Jostens Learning executive tapped for President’s council

Sue Collins, senior vice president for software maker Jostens Learning Corp., was appointed by President Clinton to serve on the newly formed web-based Education Commission. Collins was one of only three presidential nominees named to the 14-person commission.

During the next six months, the commission will conduct research and hold public hearings in order to recommend an appropriate federal role in evaluating the quality of educational software products to the president and Congress.

With more than 30 years of experience as a teacher, district and state administrator, and hardware and software company executive, Collins is widely acknowledged as a long-time leader in educational technology.

“I am pleased that the government has asked us to gather opinions and suggestions from knowledgeable people in education and business,” Collins said. “Any decisions made that can help students reach their full potential should always be made with input from the people closest to the children, including parents. We plan to do just that on a very aggressive timetable.”

In addition to the Commission appointment, Collins serves on the Board of Directors of the national Software and Information Industry Association (SIIA), the SIIA’s Government Affairs Council, and chairs the SIIA’s Education and Workforce Development Committee. She also is a staff advisor to the CEO Forum on Education and Technology, which issues annual reports assessing the nation’s progress toward integrating technology into America’s classrooms.

As senior VP at Jostens Learning, Collins oversees the Marketing, Strategic Planning, and Professional Development Division. Previously, she served as director of the North American Education Division for Compaq Computer

Corp. and before that was manager of strategic initiatives for the Education Division of Apple Computer.

Jostens Learning Corp. is one of the world-wide leaders in the educational software and services industry.

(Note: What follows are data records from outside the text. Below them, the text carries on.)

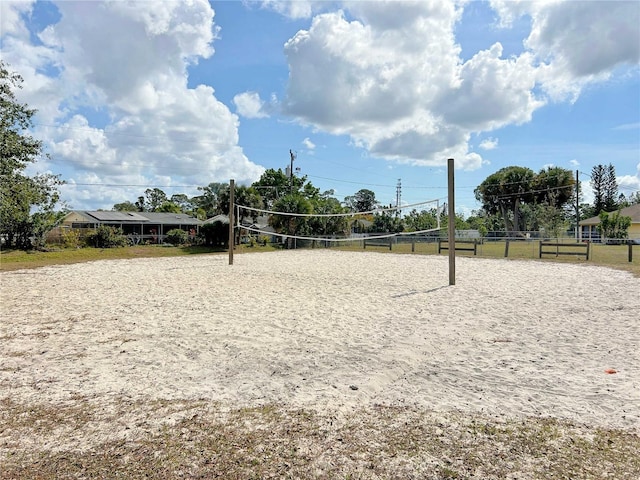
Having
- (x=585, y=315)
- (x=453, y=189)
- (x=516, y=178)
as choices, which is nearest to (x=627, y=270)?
(x=453, y=189)

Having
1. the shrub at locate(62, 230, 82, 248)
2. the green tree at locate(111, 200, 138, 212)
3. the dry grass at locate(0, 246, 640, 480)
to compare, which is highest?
the green tree at locate(111, 200, 138, 212)

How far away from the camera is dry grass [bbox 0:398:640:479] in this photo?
1911 mm

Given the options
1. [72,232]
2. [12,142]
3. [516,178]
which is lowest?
[72,232]

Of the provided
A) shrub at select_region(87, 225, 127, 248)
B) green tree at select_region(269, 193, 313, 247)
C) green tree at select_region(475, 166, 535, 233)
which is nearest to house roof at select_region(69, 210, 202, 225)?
shrub at select_region(87, 225, 127, 248)

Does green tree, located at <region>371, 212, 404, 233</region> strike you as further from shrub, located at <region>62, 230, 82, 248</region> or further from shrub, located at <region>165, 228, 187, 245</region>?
shrub, located at <region>62, 230, 82, 248</region>

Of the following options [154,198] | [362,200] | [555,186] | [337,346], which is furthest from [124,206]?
[337,346]

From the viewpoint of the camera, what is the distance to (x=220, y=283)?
8.43 meters

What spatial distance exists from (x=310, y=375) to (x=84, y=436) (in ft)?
5.32

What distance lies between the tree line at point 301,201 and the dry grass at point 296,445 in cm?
690

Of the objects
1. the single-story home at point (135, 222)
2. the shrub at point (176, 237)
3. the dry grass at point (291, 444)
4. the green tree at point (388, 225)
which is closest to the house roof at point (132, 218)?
the single-story home at point (135, 222)

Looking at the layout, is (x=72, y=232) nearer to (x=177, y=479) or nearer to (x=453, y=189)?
(x=453, y=189)

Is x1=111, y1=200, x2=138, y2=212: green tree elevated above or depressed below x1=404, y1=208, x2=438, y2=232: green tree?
above

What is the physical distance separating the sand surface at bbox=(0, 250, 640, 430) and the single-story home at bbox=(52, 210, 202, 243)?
19585 millimetres

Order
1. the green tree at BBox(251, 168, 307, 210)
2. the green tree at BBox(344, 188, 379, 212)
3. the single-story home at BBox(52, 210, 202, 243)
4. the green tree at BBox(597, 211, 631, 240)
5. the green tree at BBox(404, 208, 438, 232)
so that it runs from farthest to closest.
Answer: the green tree at BBox(344, 188, 379, 212), the green tree at BBox(404, 208, 438, 232), the green tree at BBox(251, 168, 307, 210), the single-story home at BBox(52, 210, 202, 243), the green tree at BBox(597, 211, 631, 240)
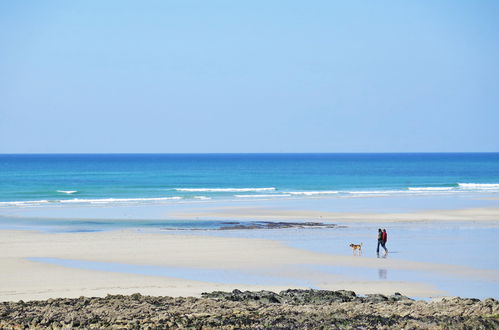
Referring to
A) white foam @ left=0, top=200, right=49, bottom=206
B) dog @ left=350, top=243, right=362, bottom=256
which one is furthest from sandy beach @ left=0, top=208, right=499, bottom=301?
white foam @ left=0, top=200, right=49, bottom=206

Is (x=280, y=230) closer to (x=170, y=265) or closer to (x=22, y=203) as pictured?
(x=170, y=265)

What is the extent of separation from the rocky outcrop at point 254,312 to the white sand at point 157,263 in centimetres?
194

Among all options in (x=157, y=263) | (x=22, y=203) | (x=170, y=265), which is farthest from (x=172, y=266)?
(x=22, y=203)

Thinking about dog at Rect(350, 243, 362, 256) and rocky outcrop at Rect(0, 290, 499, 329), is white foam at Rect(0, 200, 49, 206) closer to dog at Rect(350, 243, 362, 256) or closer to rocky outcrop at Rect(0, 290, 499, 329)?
dog at Rect(350, 243, 362, 256)

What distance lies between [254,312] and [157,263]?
8.83 metres

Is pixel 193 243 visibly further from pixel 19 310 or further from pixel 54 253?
pixel 19 310

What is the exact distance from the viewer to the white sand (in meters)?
17.8

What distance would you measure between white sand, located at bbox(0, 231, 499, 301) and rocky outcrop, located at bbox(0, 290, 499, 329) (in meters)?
1.94

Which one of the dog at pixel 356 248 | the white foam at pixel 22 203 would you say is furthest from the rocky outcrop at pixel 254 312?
the white foam at pixel 22 203

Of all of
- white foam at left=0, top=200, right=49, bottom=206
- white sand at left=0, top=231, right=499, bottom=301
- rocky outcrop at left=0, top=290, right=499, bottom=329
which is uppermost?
rocky outcrop at left=0, top=290, right=499, bottom=329

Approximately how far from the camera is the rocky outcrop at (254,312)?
1286cm

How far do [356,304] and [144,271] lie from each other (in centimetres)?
774

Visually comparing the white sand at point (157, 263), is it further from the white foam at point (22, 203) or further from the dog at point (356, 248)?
the white foam at point (22, 203)

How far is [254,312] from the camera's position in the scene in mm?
14047
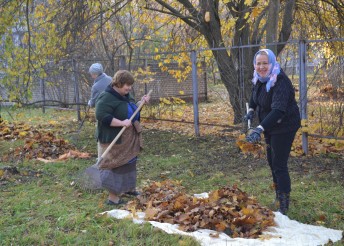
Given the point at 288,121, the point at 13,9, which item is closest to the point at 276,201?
the point at 288,121

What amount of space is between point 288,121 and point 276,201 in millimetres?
954

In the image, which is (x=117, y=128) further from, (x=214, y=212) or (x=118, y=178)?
(x=214, y=212)

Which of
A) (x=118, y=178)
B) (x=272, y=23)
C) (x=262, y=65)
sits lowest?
(x=118, y=178)

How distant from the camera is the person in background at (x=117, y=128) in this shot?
5.14 metres

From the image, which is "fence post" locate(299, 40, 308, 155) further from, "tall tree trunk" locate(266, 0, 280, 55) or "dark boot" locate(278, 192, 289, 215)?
Answer: "dark boot" locate(278, 192, 289, 215)

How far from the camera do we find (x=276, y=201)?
16.5 feet

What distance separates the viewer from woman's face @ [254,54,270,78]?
4590mm

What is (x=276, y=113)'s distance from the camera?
175 inches

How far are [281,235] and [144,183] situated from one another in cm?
263

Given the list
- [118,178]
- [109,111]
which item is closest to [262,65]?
[109,111]

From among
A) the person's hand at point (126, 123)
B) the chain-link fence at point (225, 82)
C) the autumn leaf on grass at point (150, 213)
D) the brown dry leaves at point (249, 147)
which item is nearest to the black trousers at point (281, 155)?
the autumn leaf on grass at point (150, 213)

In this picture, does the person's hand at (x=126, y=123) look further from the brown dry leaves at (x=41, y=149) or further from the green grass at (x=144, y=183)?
the brown dry leaves at (x=41, y=149)

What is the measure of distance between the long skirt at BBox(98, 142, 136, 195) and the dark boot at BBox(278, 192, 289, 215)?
171 centimetres

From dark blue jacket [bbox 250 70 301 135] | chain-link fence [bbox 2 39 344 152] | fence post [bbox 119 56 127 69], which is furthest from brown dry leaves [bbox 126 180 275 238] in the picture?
fence post [bbox 119 56 127 69]
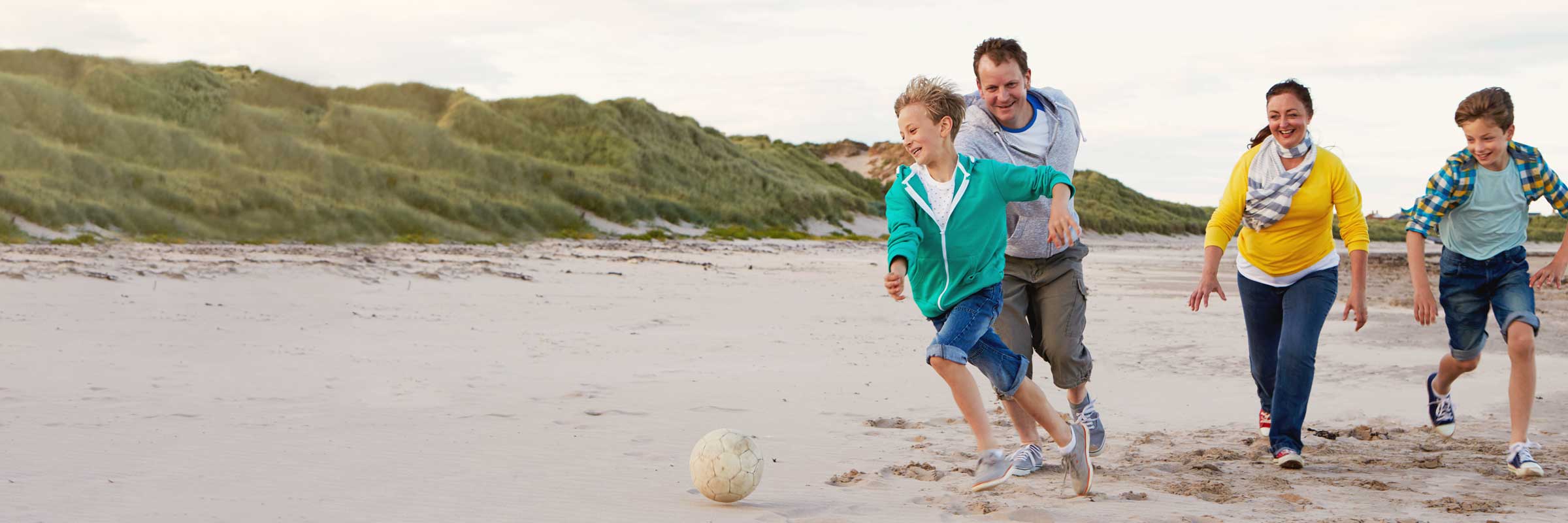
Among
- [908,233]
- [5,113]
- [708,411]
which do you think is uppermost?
[5,113]

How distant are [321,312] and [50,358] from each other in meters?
3.05

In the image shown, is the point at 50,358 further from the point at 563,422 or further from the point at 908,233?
the point at 908,233

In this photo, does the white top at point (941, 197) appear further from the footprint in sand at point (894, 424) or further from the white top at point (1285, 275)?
the footprint in sand at point (894, 424)

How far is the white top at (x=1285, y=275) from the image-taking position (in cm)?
438

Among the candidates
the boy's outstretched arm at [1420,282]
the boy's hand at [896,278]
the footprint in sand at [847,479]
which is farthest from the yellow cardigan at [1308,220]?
the footprint in sand at [847,479]

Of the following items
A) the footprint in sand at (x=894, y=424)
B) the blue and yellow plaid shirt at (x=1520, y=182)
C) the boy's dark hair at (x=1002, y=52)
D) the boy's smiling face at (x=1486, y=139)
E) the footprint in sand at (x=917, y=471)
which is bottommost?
the footprint in sand at (x=894, y=424)

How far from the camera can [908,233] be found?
3705 millimetres

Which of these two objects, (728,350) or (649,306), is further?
(649,306)

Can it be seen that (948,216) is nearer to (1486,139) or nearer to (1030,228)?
(1030,228)

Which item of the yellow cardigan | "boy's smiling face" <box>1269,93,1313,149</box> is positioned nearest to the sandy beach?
the yellow cardigan

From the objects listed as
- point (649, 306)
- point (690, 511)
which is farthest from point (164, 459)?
point (649, 306)

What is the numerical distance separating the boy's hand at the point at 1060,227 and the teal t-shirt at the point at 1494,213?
74.1 inches

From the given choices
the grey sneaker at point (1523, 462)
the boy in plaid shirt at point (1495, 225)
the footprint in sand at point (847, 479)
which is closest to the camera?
the footprint in sand at point (847, 479)

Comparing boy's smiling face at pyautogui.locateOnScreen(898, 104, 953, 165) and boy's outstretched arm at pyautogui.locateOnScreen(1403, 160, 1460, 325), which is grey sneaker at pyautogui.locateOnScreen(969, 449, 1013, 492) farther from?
boy's outstretched arm at pyautogui.locateOnScreen(1403, 160, 1460, 325)
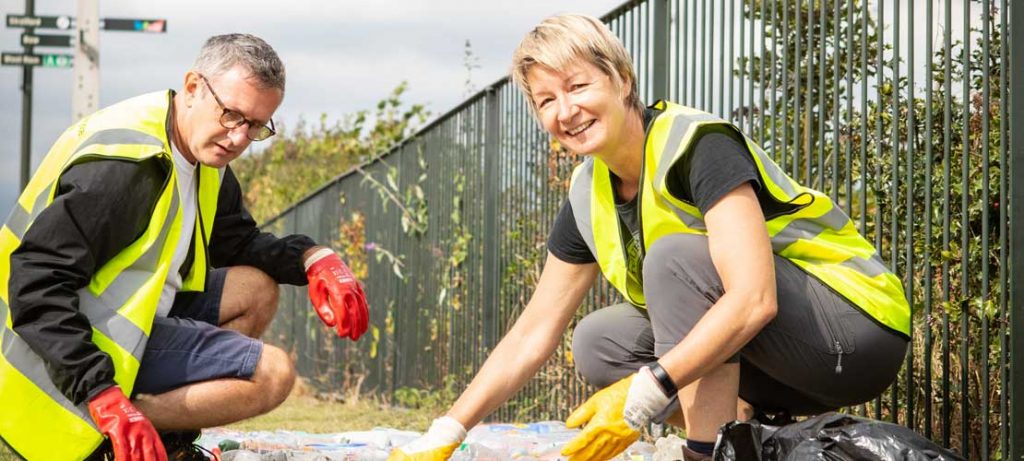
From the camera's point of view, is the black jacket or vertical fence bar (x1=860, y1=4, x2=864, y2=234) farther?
vertical fence bar (x1=860, y1=4, x2=864, y2=234)

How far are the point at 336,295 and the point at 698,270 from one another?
1.22 metres

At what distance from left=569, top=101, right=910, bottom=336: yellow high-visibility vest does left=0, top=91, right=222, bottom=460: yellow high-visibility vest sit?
1257 mm

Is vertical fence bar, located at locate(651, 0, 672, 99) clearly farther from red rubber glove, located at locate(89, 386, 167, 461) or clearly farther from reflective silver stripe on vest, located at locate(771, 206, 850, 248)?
red rubber glove, located at locate(89, 386, 167, 461)

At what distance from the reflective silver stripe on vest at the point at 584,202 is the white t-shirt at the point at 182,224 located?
106 centimetres

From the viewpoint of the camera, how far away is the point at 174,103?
10.5ft

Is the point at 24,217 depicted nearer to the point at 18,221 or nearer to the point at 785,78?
the point at 18,221

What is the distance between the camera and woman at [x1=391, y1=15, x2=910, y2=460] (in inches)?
100.0

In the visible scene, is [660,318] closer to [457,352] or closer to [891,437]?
[891,437]

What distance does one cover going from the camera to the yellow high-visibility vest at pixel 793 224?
2742 millimetres

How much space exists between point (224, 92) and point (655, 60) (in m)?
2.14

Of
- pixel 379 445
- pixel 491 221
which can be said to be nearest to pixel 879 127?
pixel 379 445

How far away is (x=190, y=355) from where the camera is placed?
120 inches

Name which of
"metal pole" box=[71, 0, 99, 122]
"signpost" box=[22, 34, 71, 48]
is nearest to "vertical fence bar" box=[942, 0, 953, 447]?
"metal pole" box=[71, 0, 99, 122]

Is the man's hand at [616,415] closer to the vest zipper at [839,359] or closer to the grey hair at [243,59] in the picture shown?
the vest zipper at [839,359]
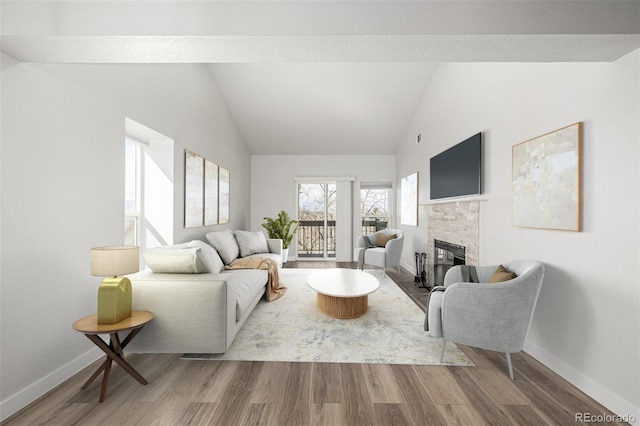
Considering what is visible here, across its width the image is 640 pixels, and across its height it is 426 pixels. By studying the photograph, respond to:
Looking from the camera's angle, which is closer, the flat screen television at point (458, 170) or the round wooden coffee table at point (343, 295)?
the round wooden coffee table at point (343, 295)

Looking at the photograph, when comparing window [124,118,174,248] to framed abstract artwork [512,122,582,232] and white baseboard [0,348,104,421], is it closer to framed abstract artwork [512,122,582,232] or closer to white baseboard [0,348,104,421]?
white baseboard [0,348,104,421]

It is recognized for its complete standards-based K-12 curriculum and industry-leading flexible and open assessment systems, which enable teachers to effectively manage program integration and track student progress.

The San Diego-based company is owned by Ripplewood Holdings LLC in New York, a private equity investment firm that builds partnerships in various industries and, with its partners, controls companies with annual revenues in excess of $6 billion.

Education software pioneer Fortune out as chief of CCC

Educational software maker Computer Curriculum Corp. (CCC) announced Nov. 5 that Ronald Fortune has resigned as president and chief executive officer of the company.

Fortune, one of the few black CEOs of a school technology company, played a major role in developing CCC into a leading supplier of software and technical and professional development services to the K-12 market during his 20-year tenure. He will remain as a consultant to CCC until the end of the year, according to a company press release.

Under Fortune’s leadership, CCC’s software has been installed in more than 16,000 schools and has been used by more than 10 million students worldwide, according to the company.

Peter Jovanovich, chief executive officer of Pearson Education, will act as CCC’s president and CEO until Fortune’s successor is appointed.

“I want to express [my] strongest commitment to CCC’s future,” Jovanovich stated, “and to that end, I will be spending a great deal of time with CCC working with the management team to identify solutions and strategies that expand the deployment and extend the value of CCC’s products and services throughout the educational marketplace.”

Pearson Education is a division of international media company Pearson PLC, which bought CCC from Viacom about a year ago. In addition to CCC, Pearson Education’s imprints include Prentice Hall, Addison-Wesley, Scott Foresman, Allyn & Bacon, Macmillan, and Longman.

It’s far too early for analysts to speculate how Fortune’s departure will affect the company, but Peter Grunwald, president of market research firm Grunwald Associates, told eSchool News that whatever happens is sure to have an impact on schools.

“CCC has clearly been one of the pioneers in terms of computer mediated instruction in schools,” Grunwald noted, “and as a result, whatever happens to CCC is likely to affect the education market.”

A spokeswoman from CCC said no time frame has been set for when Jovanovich would be turning the reins over to a regular president and CEO.